* Text block
►

Cosma's Greatest Hits
I had the good fortune to attend four lectures by Cosma Shalizi over the past two days. As anyone who has been so unlucky as to listen to me rant about statistics knows, Cosma is one of my academic idols1. I know him mostly through his research, his blog, and his pedagogical efforts. I've had the pleasure of corresponding with him via email a few times.
As a groupie of sorts, I noticed a few recurring topics in his talks that I'll record here for posterity. With tongue firmly in cheek, I'll call these Cosma's Greatest Hits. These are paraphrases, but I think they get the point across.
Introductory statistics and experimental methods courses are terrible. No wonder many scientists proudly flaunt their hatred of statistics. Modern statistics is cool. And even physicists should learn more about it.
MaxEnt isn't magic. And if you really want the unbiased, maximum entropy estimator, just use the data.
Big data without theory is lame. We can't defeat the curse of dimensionality with more data. Inferring things from high dimensional data is intrinsically hard, and we'll have to be clever to get anything useful out of the data.

◄

* Record excerpts
►

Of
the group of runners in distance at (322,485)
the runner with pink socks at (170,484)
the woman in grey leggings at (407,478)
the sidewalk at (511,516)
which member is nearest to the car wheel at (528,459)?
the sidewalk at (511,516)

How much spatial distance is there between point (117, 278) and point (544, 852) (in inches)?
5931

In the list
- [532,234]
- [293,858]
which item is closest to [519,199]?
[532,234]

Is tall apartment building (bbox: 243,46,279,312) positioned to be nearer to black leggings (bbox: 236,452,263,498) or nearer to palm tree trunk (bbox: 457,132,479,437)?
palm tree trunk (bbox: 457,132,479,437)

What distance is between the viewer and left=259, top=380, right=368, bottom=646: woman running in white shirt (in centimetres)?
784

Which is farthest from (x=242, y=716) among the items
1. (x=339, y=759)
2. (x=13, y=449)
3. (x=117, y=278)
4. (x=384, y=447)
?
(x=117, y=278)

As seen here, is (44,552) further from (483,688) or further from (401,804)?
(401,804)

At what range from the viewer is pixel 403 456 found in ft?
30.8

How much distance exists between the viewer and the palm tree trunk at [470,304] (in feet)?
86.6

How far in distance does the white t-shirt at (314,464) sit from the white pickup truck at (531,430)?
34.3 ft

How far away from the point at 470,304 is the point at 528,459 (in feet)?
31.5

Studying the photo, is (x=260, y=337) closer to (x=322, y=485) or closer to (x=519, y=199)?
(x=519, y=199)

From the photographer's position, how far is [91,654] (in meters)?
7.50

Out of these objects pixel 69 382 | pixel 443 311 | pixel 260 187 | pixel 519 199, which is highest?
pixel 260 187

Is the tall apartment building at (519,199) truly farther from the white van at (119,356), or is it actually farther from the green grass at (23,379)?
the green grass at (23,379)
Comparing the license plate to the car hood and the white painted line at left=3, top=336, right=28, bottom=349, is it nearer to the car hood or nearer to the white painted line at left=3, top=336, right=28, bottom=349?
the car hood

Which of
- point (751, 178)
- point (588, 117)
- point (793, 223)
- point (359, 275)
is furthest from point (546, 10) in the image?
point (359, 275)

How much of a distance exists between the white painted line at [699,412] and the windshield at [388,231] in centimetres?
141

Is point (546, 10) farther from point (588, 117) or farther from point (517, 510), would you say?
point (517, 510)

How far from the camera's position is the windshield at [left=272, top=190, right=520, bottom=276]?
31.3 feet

◄

* To-do list
(1) Write down everything in the blog post from "As a groupie" down to "use the data.".
(2) Answer these questions from the blog post:
(a) How many lectures by Cosma Shalizi did the writer attend?
(b) What does the blog post say MaxEnt isn't?
(c) What does the blog post say we can't defeat with more data?
Use only the blog post to respond.

* Solutions for each task
(1)
As a groupie of sorts, I noticed a few recurring topics in his talks that I'll record here for posterity. With tongue firmly in cheek, I'll call these Cosma's Greatest Hits. These are paraphrases, but I think they get the point across.
Introductory statistics and experimental methods courses are terrible. No wonder many scientists proudly flaunt their hatred of statistics. Modern statistics is cool. And even physicists should learn more about it.
MaxEnt isn't magic. And if you really want the unbiased, maximum entropy estimator, just use the data.

(2)
(a) Four
(b) Magic
(c) The curse of dimensionality